Védaste has gone off with the internet modem, but it doesn’t seem to be working in our building. We can get a connection but nothing is uploading or downloading. I’m convinced that someone else in the District Office is downloading videos or some such and taking up all the bandwidth. So I persuade Valérian to let me take the modem home to see if it works better in Gahogo. And it does in the afternoon!
I make a batch of potato and carrot soup for lunch; it’ll do me three times. But next time I really must put less chilli in – this batch is to hot it makes my lips go numb after a while!
In the afternoon I do another hour or two’s data imputing, then I have done six hours and I feel I’ve earned my keep for the day. I make a big batch of bean salad (dried beans and French beans) ready for the evening.
Tom’s been to the post office today and there’s a bumper batch of mail for just about everyone except him.
In the evening we go to Kavumu to Kerry and Moira’s party, complete with bean salad (me) and a big bag of teddy bear biscuits (Tom) and we’re partying till around eleven. At the party are around 12 VSOs or FHI volunteers, and about twenty lecturers and senior students from the teacher training college. There’s great food and tons of beer, so we’re pretty merry by the time the beer finally runs out. Then we persuade the Dean of the college to let his driver take around twenty of us to the new Gitarama nightclub in the college pick-up truck. We’re most of us sitting in the open back section, and the few Rwandans out on the streets have the spectacle of a car full of whites chugging past them.
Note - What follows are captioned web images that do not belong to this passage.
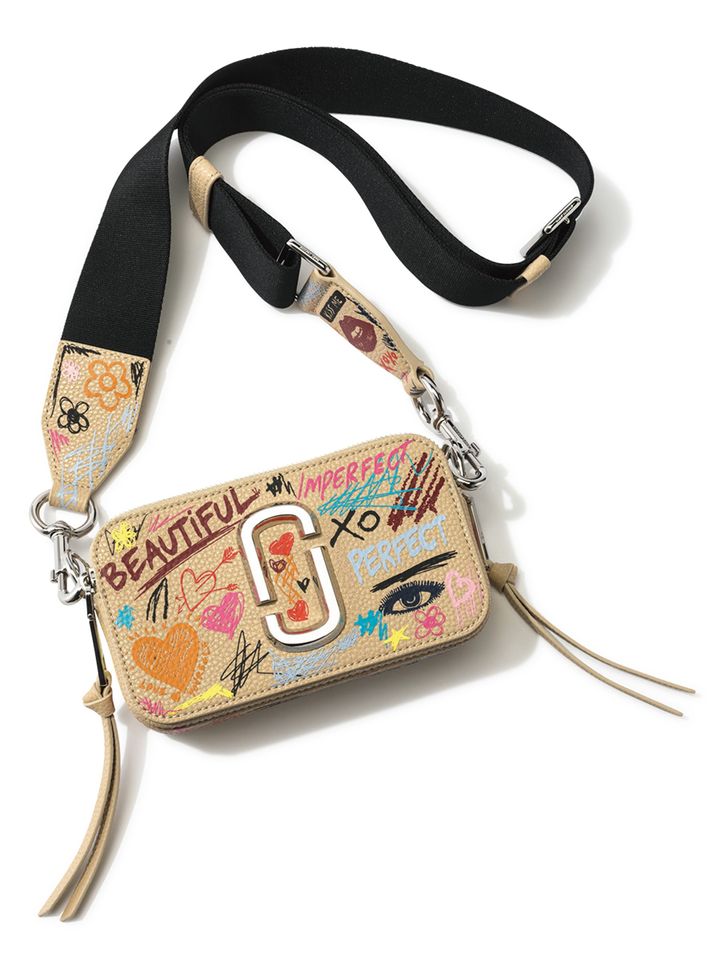 10周年のアニバーサリーイヤーにキャッチーな新デザインが登場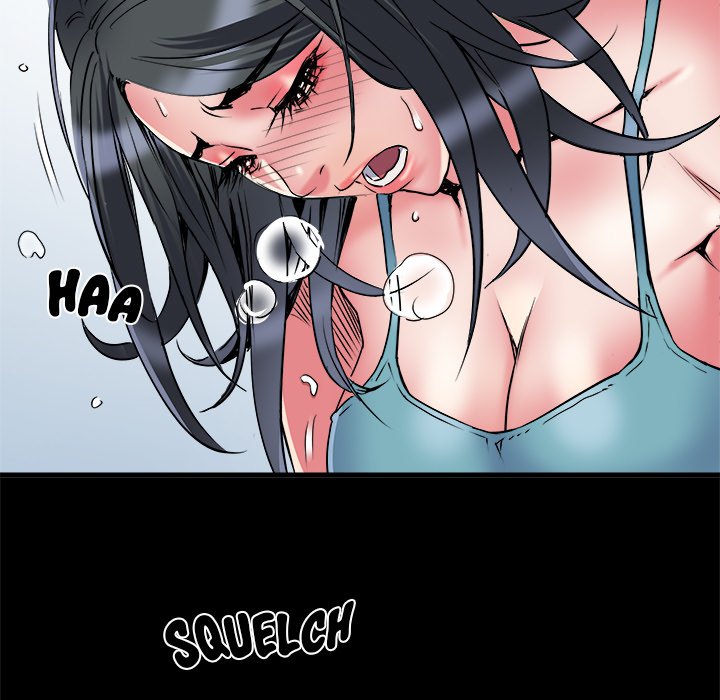 Block 69 Chapter 56 Page 87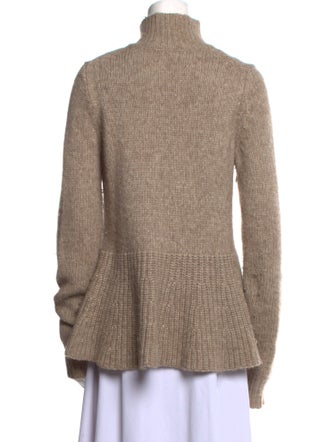 Derek Lam Turtleneck Sweater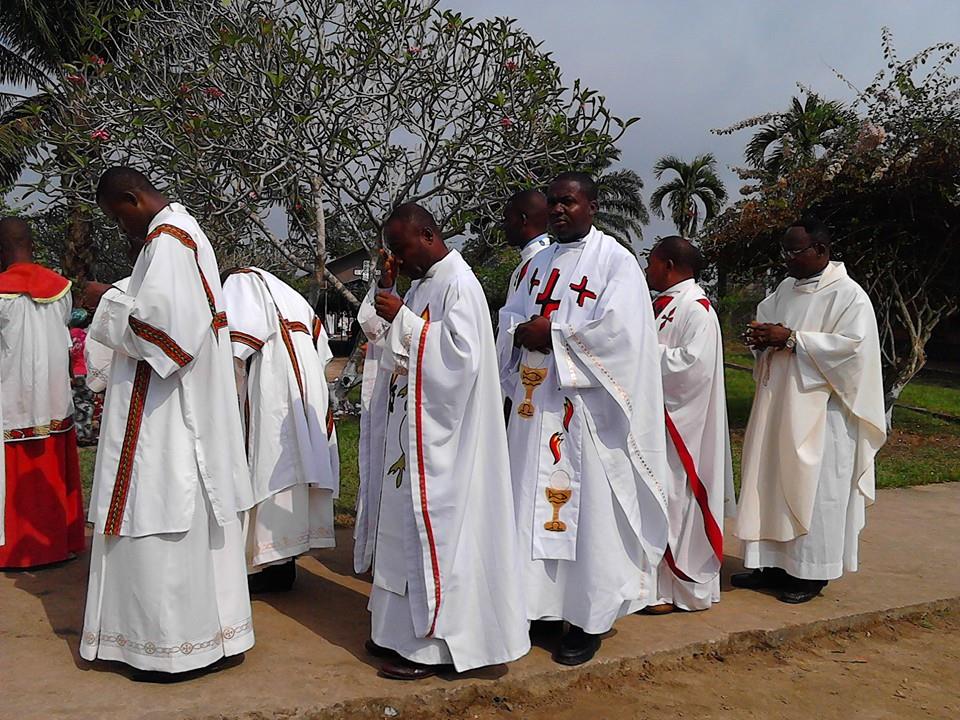 rencontre pour personne handicape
At the nightclub we have a live band, and a pretty good one, too. Now this is revolutionary for Gitarama. In sixteen months I’ve only seen one live band before. The music is good, there are around 400 or so people jammed into the outside drinking area where the band is playing. But there are only a dozen or so women there apart from our VSO girls and a couple of very brave female college staff. (All good Rwandan girls are expected to be home by 8pm; in traditional families the father would bolt the door at eight. If his daughter was not home by then it was assumed that she was carrying on with a man, and that she had therefore lost her good name. The family would react by disowning her, and bolting the door was the symbolic act of repudiation). Some families still take the whole thing very seriously, and Janine’s is one of them.
There’s Manchester City playing Hamburg on the telly (without sound, and much better that way), and thudding music, and some very drunk Rwandans who immediately try to latch on to our volunteer girls. When the locals get too attentive (i.e. every couple of minutes) the girls come to me or Tom and we give them a proprietorial cuddle as if we own them, and to discourage the Gitarama gallants. Sometimes it works.
At midnight our muzungu crowd starts to split up. Some people want to go clubbing, but I know I’ve got a heavy night tomorrow so decline. (YES, I decline a chance to go clubbing. How sad is that?) I’m convinced there won’t be more than twenty people in the club anyway. So it’s back home having drunk too much and feeling badly dehydrated
But hey, look what’s happening in Gitarama – Friday night party; live band, a viable nightclub….. Verily this place is moving into the 21st Century. Tom’s gone to the nightclub; I wonder if he’ll dance. (I wonder if he’ll get grabbed and pushed onto the dance floor by a Rwandan bloke…).
It’s a really great end to the week.